"We have made it – the ART-XC telescope of the Spektr-RG observatory has completed its first all-sky survey! As we have predicted, it took almost a half of the year, during which the telescope was permanently monitoring the sky in hard X-rays", the institute said on Wednesday.
The telescope has been scanning the celestial sphere in hard X-rays from 8 December 2019 till 10 June 2020, the institute's news release reads. The observatory has registered all space events in the energy range 4–12 kiloelectron volt (keV).
The institute said that the all-sky map with a similar resolution had been created by the German observatory ROSAT in soft X-rays 30 years ago. Other sky hard X-ray maps have a much worse resolution that the map prepared by Spektr-RG.
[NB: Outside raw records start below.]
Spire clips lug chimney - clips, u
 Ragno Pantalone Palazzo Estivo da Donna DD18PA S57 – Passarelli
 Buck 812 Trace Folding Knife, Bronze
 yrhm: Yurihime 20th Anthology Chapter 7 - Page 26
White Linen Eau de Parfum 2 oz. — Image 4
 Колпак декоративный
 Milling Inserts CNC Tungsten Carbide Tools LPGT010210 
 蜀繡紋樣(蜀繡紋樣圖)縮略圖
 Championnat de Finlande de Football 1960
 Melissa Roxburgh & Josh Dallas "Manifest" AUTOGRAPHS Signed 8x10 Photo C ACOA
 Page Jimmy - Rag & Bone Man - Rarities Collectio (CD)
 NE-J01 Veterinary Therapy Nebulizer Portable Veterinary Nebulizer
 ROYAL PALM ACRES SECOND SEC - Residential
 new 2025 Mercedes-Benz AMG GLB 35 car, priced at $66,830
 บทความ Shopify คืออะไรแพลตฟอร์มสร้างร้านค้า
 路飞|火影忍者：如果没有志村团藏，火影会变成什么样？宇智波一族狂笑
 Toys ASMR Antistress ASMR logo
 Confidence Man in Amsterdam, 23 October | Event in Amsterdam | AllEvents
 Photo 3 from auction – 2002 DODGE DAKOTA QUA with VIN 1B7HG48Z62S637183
The Spektr-RG mission is a joint project between Roscosmos and the German space agency DLR. Spektr-RG was launched from the Baikonur Cosmodrome in Kazakhstan on 13 July 2019.
For the next four years, the telescope is expected to perform eight all-sky surveys to map X-rays sources in the universe with unprecedented detail.
X-ray telescopes are used for photographing distant objects of the universe, such as clusters of galaxies, active galactic nuclei, supernova remnants, and x-ray binary stars. The difficulty of observation in the x-ray range is that the telescope must be raised above the atmosphere of the earth, opaque to x-rays.